At risk of making myself sound like an old Grandma on her rocking chair, I am of an age where I can remember how new the internet was. That awful dialling tone when I wanted to do research for homework, chatting to school friends on MSN, and waiting FOREVER if you wanted to download or install something. It seems absurd just how much we have come to depend on it over a relatively short amount of time, but depend on it we do. It has permeated our phones, our homes and our cars but one thing it hasn’t done is permeate our freedom of thought. Or so we think….
Netflix documentary, The Great Hack focuses on the 2018 social media scandal involving a data analytics firm, Cambridge Analytica and its involvement in the Trump/Clinton 2016 US presidential elections, and to some extent, the 2016 Brexit election here in the UK. I’ll admit, that going into this, although I had heard a little of the scandal, I was largely ignorant to what it was actually about.
I was expecting to feel shocked, angry and even a little violated, as so many others I know did but to be completely and utterly honest with you, I didn’t feel any differently than when I first pressed play. Now before you think about jumping down my neck, remember that this is just my opinion, an opinion that I know will be in the minority but it is mine. My own. My precious!
First off, the production value is pretty poor. Given the behemoth that Netflix have become you would have thought that the programme would have had more of a polished finish but instead it felt a little amateur. However, I have watched a few documentaries over the years and I can forgive poor production value if the content is strong. Unfortunately for The Great Hack, that was not the case.
We may have been a little ignorant to the extent of the detail but we are all, in some capacity, aware that many, if not all, internet sites take and analyse information about us, which they use for algorithms to tailor things like ad content. As many of us promote our websites, businesses and even blogs online, these algorithms help to drive traffic and sales; it seems to me that we are picking and choosing when to feel offended.
Now I need to make it clear that I do not, by any means, condone what Cambridge Analytica did, or what any of the many other data mining companies do, but I do feel that we need to take some level of responsibility, even the program itself highlights the fact that we very rarely, if ever, read the terms and conditions. We cannot act outraged if we, ourselves, haven’t taken the time to read the small print.
From a personal standpoint as well, I have to argue the extent to which the programme leads us to believe that our decisions within both the US presidential elections and the British Brexit vote were influenced; as I, for one, was not only not persuaded to vote a particular way, I was not persuaded to vote at all*. And back in 2016, when the Brexit vote took place, Facebook was not only Cambridge Analytica’s biggest resource, it was also the only social media I used.
*It is important to note that the effect of Cambridge Analytica was almost certainly more prominent in the US presidential elections and therefore may have had more of an impact on the people of America.

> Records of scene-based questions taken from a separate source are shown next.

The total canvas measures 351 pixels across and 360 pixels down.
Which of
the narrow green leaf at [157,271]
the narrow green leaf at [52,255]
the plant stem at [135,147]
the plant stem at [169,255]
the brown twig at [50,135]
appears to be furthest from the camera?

I also found it difficult to feel any sort of sympathy for the main ‘star’ of the documentary, whistleblower Brittany Kaiser. I have no doubt that what she has done is very brave, but I got the impression that her actions were driven by self-preservation rather than remorse. Rather than offering a more rounded and well-informed argument by asking Kaiser some difficult questions, the producers treated her as a victim and a hero, all while seemingly completely ignoring her role within Cambridge Analytical.
The writing is lazy and one-sided, without offering up any surprising revelations. In fact, it almost feels as though it was created purely to absolve the general population of any responsibility regarding the current political climate we find ourselves in, both here in the UK and across the pond.
One point that particularly stood out for me was from Carole Cadwalldr, a British investigative journalist who declares that the Cambridge Analytica scandal means that we will ‘never again, be able to have a free and fair election’. I think it is ludicrous to assume that any of the worlds elections, in any form, have been free and fair but that may just be my cynicism shining through.
Have you seen The Great Hack? I would love to know your thoughts.